Glioblastoma (GBM), the most common type of primary brain tumor, is characterized by high mortality rate, short lifespan, and poor prognosis with a high tendency of recurrence. Functional therapeutics, including PRMT5 inhibitors, radiosensitizers, and emerging chimeric antigen receptor (CAR)-T immunotherapy, have been developed to treat GBM. However, the existence of physiological blood-brain barrier (BBB) or blood-brain-tumor barrier has impeded the efficient delivery of such promising therapeutics into the brain and limited their therapeutic efficacy.
Xiaoping Bao,
Purdue University
Given the native ability of neutrophils to cross BBB and penetrate the brain parenchyma, here we tested the therapeutic concept that neutrophils could be engineered with synthetic CARs to specifically target GBM and effectively deliver chemo-drugs to brain tumor as a novel dual chemoimmunotherapy for the first time. We genetically engineered human pluripotent stem cells with different chlorotoxin (CLTX) CARs and differentiated them into functional CAR-neutrophils. As compared to CAR-natural killer (NK) cells, systemically administered hPSC-derived CLTX CAR-neutrophils significantly reduced tumor burden in xenograft mouse models and extended their lifespan, suggesting superior abilities of neutrophils in crossing BBB and penetrating GBM xenograft in mice. We also loaded hypoxia-activated prodrug tirapazamine (TPZ) into CAR-neutrophils using silica nanoparticles with rough surfaces (R-SiO2-TPZ) and demonstrated their enhanced antitumor activities in xenograft mouse models, serving as a novel dual chemoimmunotherapy against GBM.

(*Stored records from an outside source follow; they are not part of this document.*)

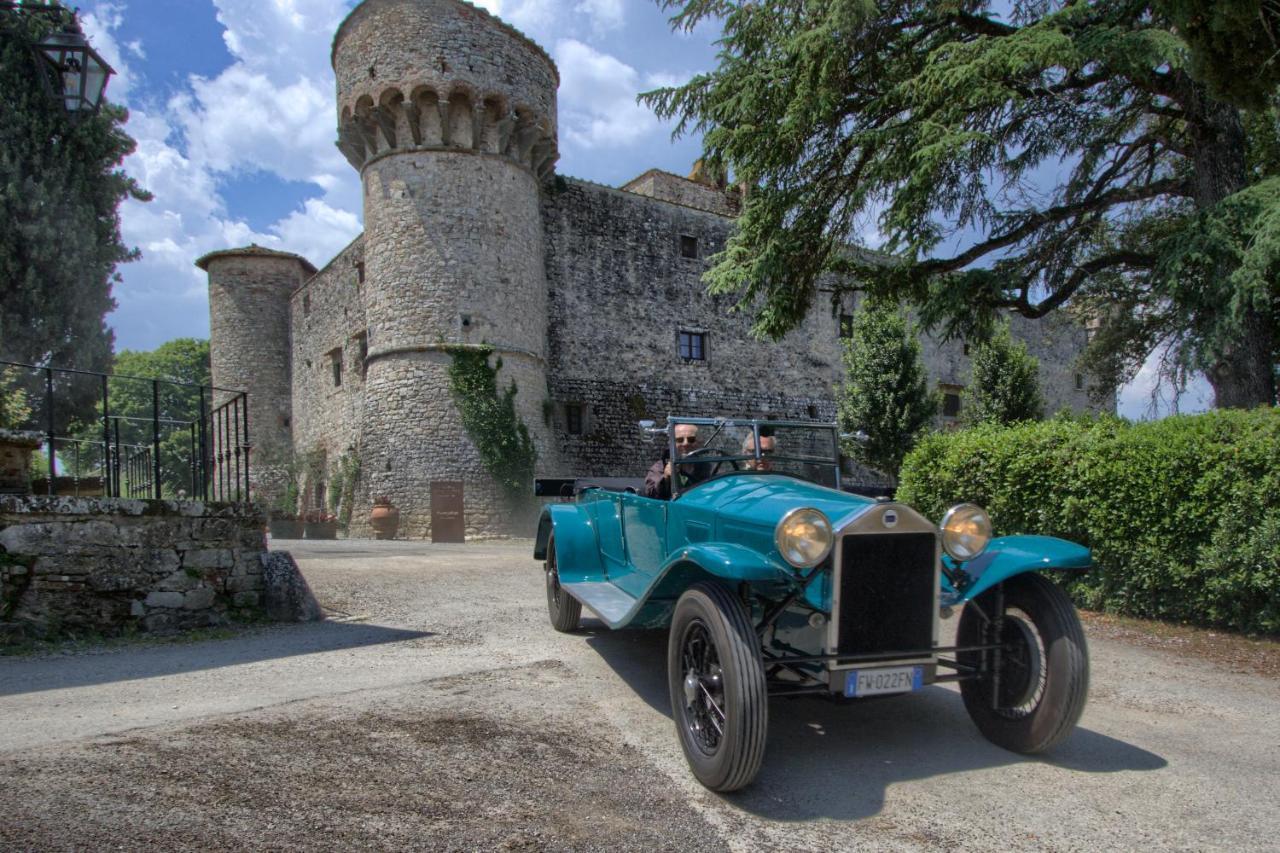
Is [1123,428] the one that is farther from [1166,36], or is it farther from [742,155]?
[742,155]

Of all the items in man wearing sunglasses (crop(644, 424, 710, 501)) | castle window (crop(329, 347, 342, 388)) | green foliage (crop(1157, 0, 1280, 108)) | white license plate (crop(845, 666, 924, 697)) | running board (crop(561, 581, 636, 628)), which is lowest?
white license plate (crop(845, 666, 924, 697))

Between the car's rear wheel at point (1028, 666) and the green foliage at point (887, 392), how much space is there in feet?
51.2

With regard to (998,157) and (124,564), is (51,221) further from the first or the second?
(998,157)

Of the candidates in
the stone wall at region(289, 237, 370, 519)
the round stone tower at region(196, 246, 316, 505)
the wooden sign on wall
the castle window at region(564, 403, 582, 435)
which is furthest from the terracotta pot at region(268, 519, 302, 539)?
the castle window at region(564, 403, 582, 435)

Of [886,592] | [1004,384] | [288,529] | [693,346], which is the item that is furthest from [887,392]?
[886,592]

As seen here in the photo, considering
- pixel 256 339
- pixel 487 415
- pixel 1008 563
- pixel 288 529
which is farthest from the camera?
pixel 256 339

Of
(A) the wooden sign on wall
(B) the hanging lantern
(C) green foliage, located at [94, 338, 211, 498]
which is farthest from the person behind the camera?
(C) green foliage, located at [94, 338, 211, 498]

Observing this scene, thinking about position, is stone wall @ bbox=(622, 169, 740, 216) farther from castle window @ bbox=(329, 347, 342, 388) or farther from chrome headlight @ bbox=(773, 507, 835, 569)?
chrome headlight @ bbox=(773, 507, 835, 569)

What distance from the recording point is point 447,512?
17.8m

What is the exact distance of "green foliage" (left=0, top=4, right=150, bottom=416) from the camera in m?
16.1

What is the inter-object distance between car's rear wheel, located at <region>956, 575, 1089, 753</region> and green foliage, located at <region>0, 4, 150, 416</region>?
62.7 ft

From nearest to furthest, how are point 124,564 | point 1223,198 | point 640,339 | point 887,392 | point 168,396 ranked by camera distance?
point 124,564 → point 1223,198 → point 887,392 → point 640,339 → point 168,396

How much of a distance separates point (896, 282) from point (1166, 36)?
12.0 ft

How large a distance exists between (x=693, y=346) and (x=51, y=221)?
1609 centimetres
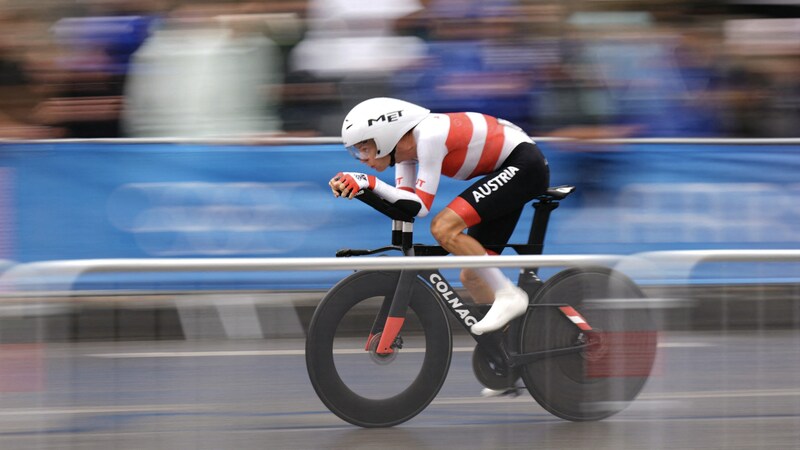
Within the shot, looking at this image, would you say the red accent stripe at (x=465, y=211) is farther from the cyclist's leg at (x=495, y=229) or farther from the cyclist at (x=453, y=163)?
the cyclist's leg at (x=495, y=229)

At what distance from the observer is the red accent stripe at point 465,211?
557 centimetres

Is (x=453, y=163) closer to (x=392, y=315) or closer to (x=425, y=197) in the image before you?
(x=425, y=197)

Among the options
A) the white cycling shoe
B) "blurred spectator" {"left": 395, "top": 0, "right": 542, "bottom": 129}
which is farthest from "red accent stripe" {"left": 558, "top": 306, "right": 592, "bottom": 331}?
"blurred spectator" {"left": 395, "top": 0, "right": 542, "bottom": 129}

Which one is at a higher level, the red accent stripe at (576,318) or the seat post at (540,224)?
the red accent stripe at (576,318)

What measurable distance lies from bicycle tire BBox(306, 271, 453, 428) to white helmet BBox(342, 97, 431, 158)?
1164mm

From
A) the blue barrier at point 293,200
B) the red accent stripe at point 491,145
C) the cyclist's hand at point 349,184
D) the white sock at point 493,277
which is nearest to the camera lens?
the white sock at point 493,277

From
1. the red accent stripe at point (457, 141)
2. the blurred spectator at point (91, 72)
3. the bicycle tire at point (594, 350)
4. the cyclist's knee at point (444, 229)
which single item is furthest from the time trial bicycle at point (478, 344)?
the blurred spectator at point (91, 72)

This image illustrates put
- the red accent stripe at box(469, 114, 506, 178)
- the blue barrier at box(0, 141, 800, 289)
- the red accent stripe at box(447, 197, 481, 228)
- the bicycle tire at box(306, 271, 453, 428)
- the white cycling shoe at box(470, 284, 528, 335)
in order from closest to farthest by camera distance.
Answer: the bicycle tire at box(306, 271, 453, 428) < the white cycling shoe at box(470, 284, 528, 335) < the red accent stripe at box(447, 197, 481, 228) < the red accent stripe at box(469, 114, 506, 178) < the blue barrier at box(0, 141, 800, 289)

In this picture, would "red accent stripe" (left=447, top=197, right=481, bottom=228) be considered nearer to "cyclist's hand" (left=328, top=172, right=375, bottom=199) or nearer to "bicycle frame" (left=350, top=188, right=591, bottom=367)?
"cyclist's hand" (left=328, top=172, right=375, bottom=199)

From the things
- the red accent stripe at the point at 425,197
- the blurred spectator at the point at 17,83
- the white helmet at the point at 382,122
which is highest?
the white helmet at the point at 382,122

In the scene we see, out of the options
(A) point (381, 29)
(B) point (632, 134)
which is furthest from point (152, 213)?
(B) point (632, 134)

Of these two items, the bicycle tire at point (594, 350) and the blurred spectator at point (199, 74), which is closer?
the bicycle tire at point (594, 350)

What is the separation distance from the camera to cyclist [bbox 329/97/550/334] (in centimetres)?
553

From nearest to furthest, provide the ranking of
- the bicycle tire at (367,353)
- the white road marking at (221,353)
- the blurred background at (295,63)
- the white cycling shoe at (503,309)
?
the white road marking at (221,353) → the bicycle tire at (367,353) → the white cycling shoe at (503,309) → the blurred background at (295,63)
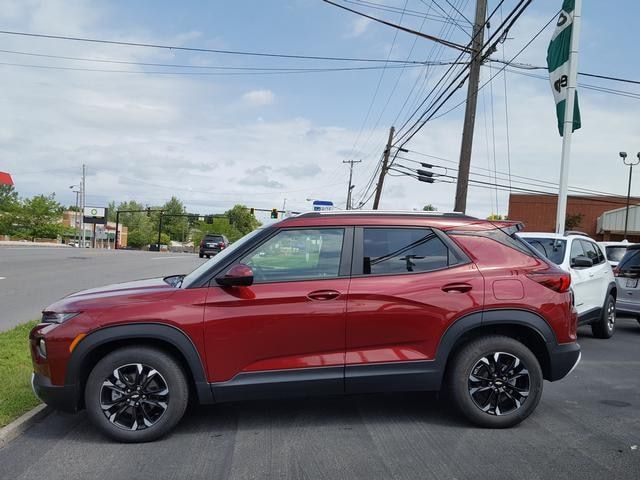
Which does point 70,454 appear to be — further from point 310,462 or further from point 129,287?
point 310,462

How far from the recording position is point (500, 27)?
12.8 metres

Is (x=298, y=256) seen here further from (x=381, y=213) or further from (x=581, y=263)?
(x=581, y=263)

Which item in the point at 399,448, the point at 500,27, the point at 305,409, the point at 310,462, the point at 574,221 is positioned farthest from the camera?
the point at 574,221

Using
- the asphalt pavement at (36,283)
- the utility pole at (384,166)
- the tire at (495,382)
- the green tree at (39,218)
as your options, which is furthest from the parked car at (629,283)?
the green tree at (39,218)

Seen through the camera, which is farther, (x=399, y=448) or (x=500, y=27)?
(x=500, y=27)

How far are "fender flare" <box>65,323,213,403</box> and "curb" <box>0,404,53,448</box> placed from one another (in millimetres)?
664

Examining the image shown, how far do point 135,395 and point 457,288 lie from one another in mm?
2674

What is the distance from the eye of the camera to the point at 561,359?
4875mm

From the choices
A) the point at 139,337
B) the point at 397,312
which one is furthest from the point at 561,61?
the point at 139,337

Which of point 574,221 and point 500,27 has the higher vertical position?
point 500,27

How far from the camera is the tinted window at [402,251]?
4.78 m

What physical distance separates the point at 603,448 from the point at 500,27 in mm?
10708

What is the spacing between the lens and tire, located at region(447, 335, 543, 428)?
15.5 ft

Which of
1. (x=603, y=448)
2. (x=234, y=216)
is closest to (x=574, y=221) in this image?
(x=603, y=448)
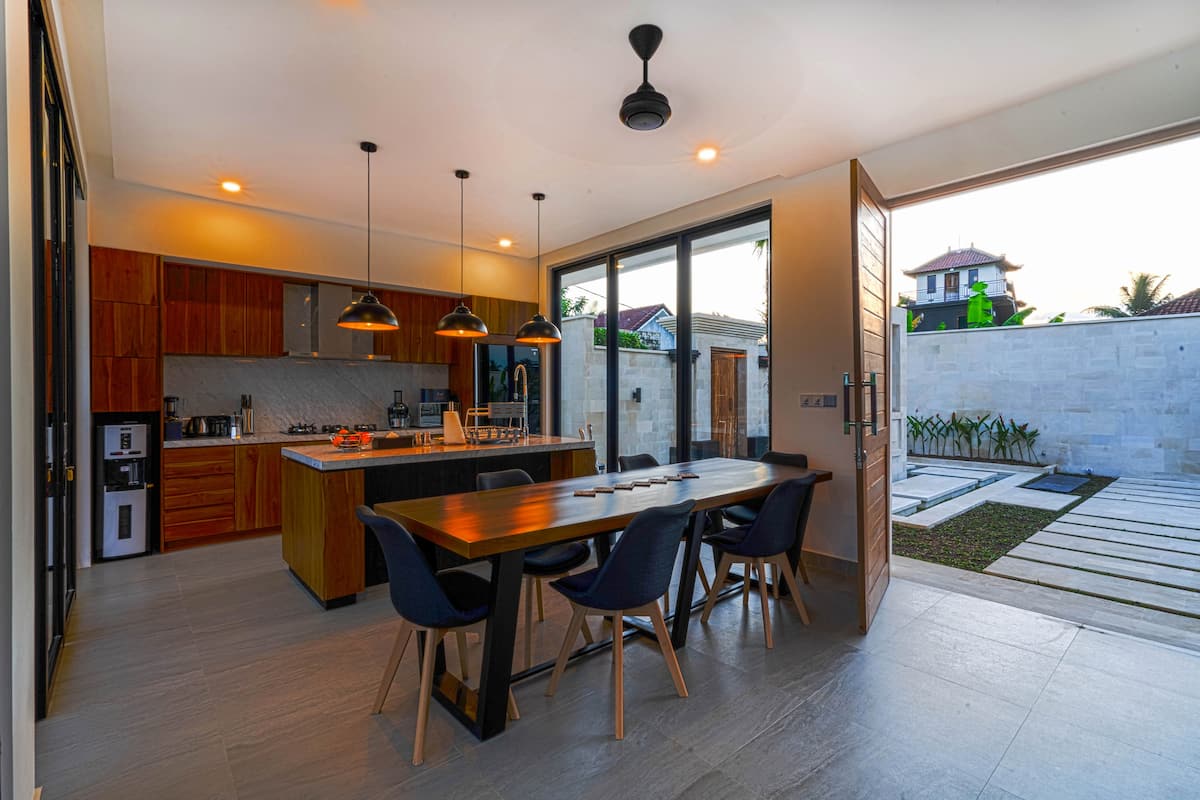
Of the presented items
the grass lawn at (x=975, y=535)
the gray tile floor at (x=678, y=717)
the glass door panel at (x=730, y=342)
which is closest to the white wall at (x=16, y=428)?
the gray tile floor at (x=678, y=717)

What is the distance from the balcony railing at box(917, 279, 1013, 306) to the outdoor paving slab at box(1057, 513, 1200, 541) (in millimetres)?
7063

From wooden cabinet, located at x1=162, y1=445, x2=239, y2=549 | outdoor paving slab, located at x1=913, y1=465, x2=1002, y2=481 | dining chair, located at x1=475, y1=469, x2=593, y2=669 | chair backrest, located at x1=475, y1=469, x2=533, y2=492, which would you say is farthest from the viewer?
outdoor paving slab, located at x1=913, y1=465, x2=1002, y2=481

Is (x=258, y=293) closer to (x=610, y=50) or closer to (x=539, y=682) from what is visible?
(x=610, y=50)

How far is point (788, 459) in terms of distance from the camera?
12.7 feet

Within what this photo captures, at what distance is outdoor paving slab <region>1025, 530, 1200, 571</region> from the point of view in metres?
3.90

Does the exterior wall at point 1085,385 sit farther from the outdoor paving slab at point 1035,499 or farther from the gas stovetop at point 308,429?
the gas stovetop at point 308,429

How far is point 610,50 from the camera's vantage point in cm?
258

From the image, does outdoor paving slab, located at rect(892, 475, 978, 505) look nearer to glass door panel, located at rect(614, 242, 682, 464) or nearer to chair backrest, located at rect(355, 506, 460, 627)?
glass door panel, located at rect(614, 242, 682, 464)

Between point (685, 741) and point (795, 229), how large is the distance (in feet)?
11.4

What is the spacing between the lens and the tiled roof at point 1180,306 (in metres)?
7.01

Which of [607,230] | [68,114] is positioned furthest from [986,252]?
[68,114]

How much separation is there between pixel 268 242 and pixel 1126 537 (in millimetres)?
7860

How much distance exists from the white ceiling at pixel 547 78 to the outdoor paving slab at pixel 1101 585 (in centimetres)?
299

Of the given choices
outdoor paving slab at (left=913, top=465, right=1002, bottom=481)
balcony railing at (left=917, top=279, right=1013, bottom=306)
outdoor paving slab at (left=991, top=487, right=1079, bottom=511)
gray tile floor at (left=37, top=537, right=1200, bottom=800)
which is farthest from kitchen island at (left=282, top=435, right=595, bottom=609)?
balcony railing at (left=917, top=279, right=1013, bottom=306)
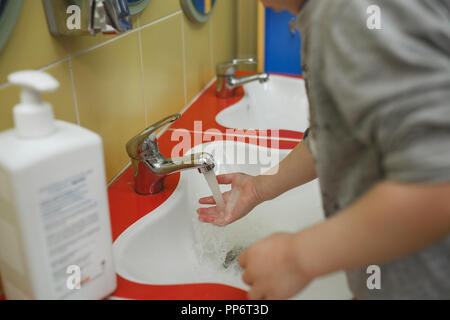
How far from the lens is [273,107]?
1.24 metres

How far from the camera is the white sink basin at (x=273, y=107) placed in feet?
3.72

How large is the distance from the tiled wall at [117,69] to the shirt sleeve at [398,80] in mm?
362

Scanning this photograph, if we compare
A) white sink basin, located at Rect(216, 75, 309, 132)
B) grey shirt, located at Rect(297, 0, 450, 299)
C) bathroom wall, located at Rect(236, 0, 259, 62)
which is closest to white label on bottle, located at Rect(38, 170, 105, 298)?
grey shirt, located at Rect(297, 0, 450, 299)

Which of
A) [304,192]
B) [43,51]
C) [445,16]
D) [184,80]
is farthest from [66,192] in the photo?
[184,80]

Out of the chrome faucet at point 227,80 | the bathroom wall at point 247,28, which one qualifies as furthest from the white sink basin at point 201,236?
the bathroom wall at point 247,28

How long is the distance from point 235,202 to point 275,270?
0.88 ft

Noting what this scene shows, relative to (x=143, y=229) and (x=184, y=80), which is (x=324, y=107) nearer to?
(x=143, y=229)

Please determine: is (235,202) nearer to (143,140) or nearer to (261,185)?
(261,185)

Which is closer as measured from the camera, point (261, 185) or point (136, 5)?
point (261, 185)

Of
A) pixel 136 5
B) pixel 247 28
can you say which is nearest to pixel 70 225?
pixel 136 5

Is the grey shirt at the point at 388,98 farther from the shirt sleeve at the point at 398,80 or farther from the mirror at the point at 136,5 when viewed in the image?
the mirror at the point at 136,5

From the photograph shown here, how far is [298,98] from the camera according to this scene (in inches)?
48.3
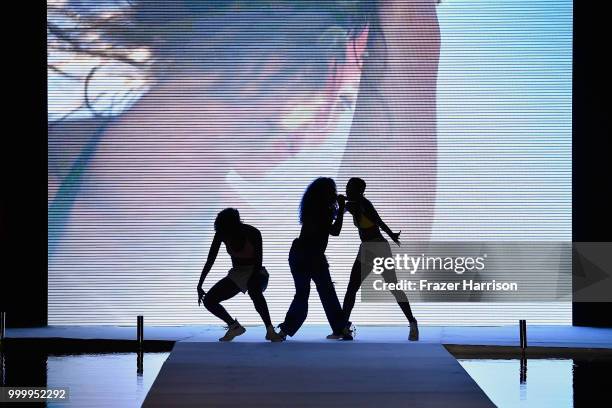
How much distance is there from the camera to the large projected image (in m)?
10.9

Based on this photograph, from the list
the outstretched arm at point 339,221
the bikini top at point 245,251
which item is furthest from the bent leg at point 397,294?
the bikini top at point 245,251

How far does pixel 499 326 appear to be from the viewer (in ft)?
35.4

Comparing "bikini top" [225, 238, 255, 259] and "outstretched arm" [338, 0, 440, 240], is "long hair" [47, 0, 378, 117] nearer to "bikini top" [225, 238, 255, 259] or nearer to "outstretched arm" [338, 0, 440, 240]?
"outstretched arm" [338, 0, 440, 240]

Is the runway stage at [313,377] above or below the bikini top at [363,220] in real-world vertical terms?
below

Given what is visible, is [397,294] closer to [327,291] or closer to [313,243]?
[327,291]

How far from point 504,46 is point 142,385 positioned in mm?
5674

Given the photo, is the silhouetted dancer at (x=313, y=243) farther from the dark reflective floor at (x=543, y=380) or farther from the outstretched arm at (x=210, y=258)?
the dark reflective floor at (x=543, y=380)

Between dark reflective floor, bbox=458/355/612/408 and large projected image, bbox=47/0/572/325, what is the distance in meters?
2.50

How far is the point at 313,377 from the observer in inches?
242

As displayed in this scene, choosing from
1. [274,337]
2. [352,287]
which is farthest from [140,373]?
[352,287]

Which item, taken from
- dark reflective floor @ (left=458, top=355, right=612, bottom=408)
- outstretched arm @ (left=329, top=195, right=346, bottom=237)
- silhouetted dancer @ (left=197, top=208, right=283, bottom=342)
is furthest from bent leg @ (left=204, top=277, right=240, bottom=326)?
dark reflective floor @ (left=458, top=355, right=612, bottom=408)
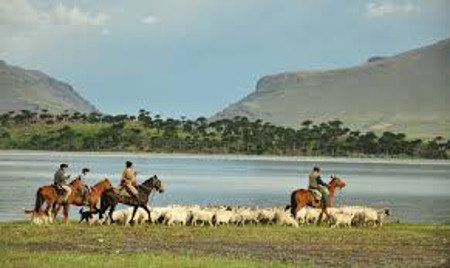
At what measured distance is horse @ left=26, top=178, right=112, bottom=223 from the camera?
39.4m

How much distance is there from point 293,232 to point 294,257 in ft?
30.5

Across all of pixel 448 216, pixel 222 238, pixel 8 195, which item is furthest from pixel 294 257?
pixel 8 195

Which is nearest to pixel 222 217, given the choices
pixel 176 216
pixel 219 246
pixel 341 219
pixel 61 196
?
pixel 176 216

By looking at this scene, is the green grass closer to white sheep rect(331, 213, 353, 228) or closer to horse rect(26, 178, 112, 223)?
horse rect(26, 178, 112, 223)

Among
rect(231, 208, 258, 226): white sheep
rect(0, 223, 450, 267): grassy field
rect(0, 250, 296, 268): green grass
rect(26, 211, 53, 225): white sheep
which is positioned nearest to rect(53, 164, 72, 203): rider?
rect(26, 211, 53, 225): white sheep

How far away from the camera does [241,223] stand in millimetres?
41688

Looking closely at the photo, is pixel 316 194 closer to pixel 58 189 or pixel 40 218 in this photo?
pixel 58 189

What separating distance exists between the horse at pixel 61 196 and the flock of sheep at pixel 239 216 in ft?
3.37

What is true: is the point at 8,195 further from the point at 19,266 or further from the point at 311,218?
the point at 19,266

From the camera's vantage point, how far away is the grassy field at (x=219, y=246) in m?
25.3

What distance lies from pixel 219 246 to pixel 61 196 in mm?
11285

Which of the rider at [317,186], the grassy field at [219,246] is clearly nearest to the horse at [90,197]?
the grassy field at [219,246]

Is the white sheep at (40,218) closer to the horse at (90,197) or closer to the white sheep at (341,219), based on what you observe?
the horse at (90,197)

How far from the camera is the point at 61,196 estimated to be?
130 feet
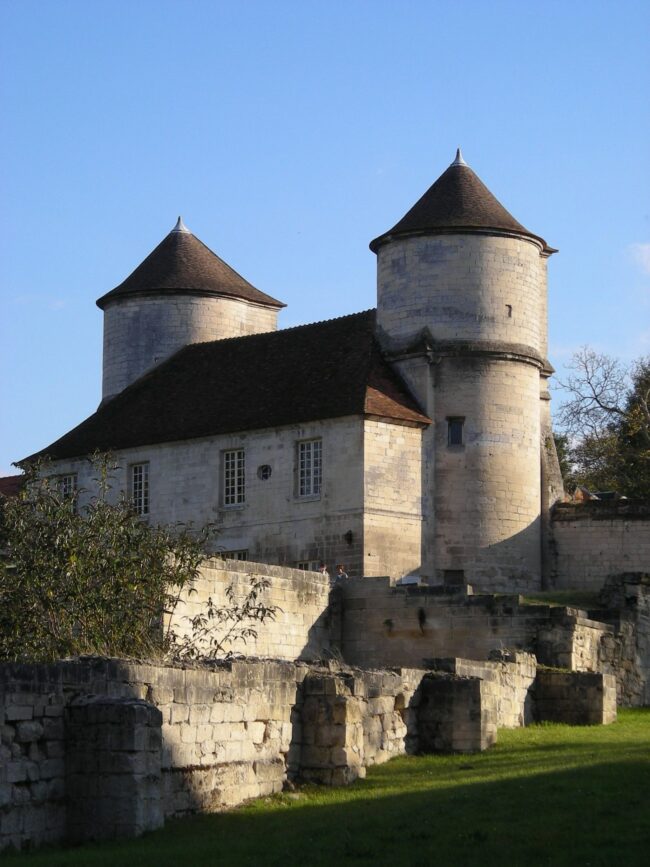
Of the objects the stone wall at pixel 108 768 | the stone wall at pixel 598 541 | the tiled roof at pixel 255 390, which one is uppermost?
the tiled roof at pixel 255 390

To bypass the expensive ex vivo cell engineering process, we recently engineered neutrophil-targeting exosomes to deliver synthetic modified mRNA (modRNA) into circulating neutrophils and directly produced CAR-neutrophils in vivo for GBM treatment. Our results established that CAR neutrophil engineering may provide an effective strategy for specific targeting of brain tumors and potentially other solid tumors.
Dr. Bao is currently the William K. Luckow Associate Professor at the Davidson School of Chemical Engineering and an active member of Purdue Institute for Cancer Research as well as Purdue Institute for Drug Discovery. His research program at Purdue focuses on stem cell bioengineering and immunoengineering. Dr. Bao earned his B.S. degree from Tsinghua University, China in 2011 and his Ph.D. from University of Wisconsin-Madison in 2016.
Prior to Purdue, Dr. Bao was an American Heart Association (AHA) post-doc fellow at the University of California-Berkeley (2016 to 2018). His research program at Purdue focuses on stem cell bioengineering, immunoengineering, genome editing and drug delivery, and develops innovative cell and gene therapies to treat currently incurable diseases, including brain cancers and disorders. Dr. Bao has published over 60 peer-reviewed papers and 10 pending/issued patents, some of which were licensed to AstraZeneca and Astheneia Bio. His research program is currently funded by American Cancer Society, NIH and NSF. Dr. Bao was recent awardees of American Cancer Society Research Scholar Award, 2025 Purdue College of Engineering (COE) Faculty Excellence Award for Early Career Research, 2023 BMES-CMBE Rising Star Junior Faculty Award, NSF CAREER Award, NIH Stephen Katz Early Stage Investigator Research Project Award, Showalter Research Trust Young Investigator Award, and Purdue Cancer Center Robbers New Investigator Award, etc.